> Exercise objective: Reproduce every line of the items below verbatim, leaving nothing out.

> Records provided:

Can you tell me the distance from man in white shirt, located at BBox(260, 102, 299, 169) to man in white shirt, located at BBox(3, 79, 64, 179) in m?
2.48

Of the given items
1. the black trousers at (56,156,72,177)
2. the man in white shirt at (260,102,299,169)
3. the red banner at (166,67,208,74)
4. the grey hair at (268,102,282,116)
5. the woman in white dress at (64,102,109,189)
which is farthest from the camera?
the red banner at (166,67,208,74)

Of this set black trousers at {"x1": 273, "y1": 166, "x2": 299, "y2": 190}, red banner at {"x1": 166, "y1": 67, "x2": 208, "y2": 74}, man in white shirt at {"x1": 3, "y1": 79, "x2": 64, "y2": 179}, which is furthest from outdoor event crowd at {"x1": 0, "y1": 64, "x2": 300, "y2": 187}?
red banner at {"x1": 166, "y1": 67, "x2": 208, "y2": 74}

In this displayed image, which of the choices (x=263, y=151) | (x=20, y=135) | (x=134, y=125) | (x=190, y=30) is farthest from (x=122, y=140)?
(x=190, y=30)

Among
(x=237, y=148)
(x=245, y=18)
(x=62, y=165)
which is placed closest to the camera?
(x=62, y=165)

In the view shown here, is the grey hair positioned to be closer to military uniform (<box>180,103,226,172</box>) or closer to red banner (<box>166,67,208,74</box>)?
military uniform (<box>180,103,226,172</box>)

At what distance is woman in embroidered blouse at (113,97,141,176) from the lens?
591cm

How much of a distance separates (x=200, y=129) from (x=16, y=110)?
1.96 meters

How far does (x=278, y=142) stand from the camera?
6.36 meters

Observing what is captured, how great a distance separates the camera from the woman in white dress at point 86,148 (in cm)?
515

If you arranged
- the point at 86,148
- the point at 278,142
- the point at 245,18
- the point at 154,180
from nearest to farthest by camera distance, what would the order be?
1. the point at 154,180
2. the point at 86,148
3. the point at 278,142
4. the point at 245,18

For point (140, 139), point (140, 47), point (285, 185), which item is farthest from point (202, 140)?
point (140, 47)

> Final result:
Can you tell me the distance from man in white shirt, located at BBox(260, 102, 299, 169) to man in white shirt, located at BBox(3, 79, 64, 179) in m?
2.48

Of the given items
1. the black trousers at (56,156,72,177)
2. the man in white shirt at (260,102,299,169)
3. the red banner at (166,67,208,74)
4. the grey hair at (268,102,282,116)
5. the woman in white dress at (64,102,109,189)
which is farthest from the camera?
the red banner at (166,67,208,74)

Of this set black trousers at {"x1": 273, "y1": 166, "x2": 299, "y2": 190}, red banner at {"x1": 166, "y1": 67, "x2": 208, "y2": 74}, man in white shirt at {"x1": 3, "y1": 79, "x2": 64, "y2": 179}, which is furthest from outdoor event crowd at {"x1": 0, "y1": 64, "x2": 300, "y2": 187}?
red banner at {"x1": 166, "y1": 67, "x2": 208, "y2": 74}

In this displayed image, which of the choices (x=263, y=151) | (x=20, y=135) | (x=134, y=125) | (x=190, y=30) is farthest from (x=122, y=140)?
(x=190, y=30)

Among
(x=237, y=148)
(x=245, y=18)
(x=62, y=165)
which is placed closest to the camera?
(x=62, y=165)

In the view shown here, is the grey hair positioned to be closer to military uniform (<box>180,103,226,172</box>) or closer to red banner (<box>166,67,208,74</box>)?
military uniform (<box>180,103,226,172</box>)

At what distance is woman in embroidered blouse at (113,97,141,176) from the lens?
591cm

How much of a distance separates (x=200, y=129) from (x=16, y=110)?
1.96 meters

How far does (x=278, y=142) stand from the camera?
6.36 meters

Observing what is captured, how great a distance separates the camera from the woman in white dress at point 86,148 (in cm)?
515

If you arranged
- the point at 86,148
- the point at 278,142
- the point at 245,18
- the point at 154,180
from nearest to farthest by camera distance, what would the order be?
1. the point at 154,180
2. the point at 86,148
3. the point at 278,142
4. the point at 245,18

For point (140, 139), point (140, 47), point (285, 185), which item is farthest from point (202, 140)?
point (140, 47)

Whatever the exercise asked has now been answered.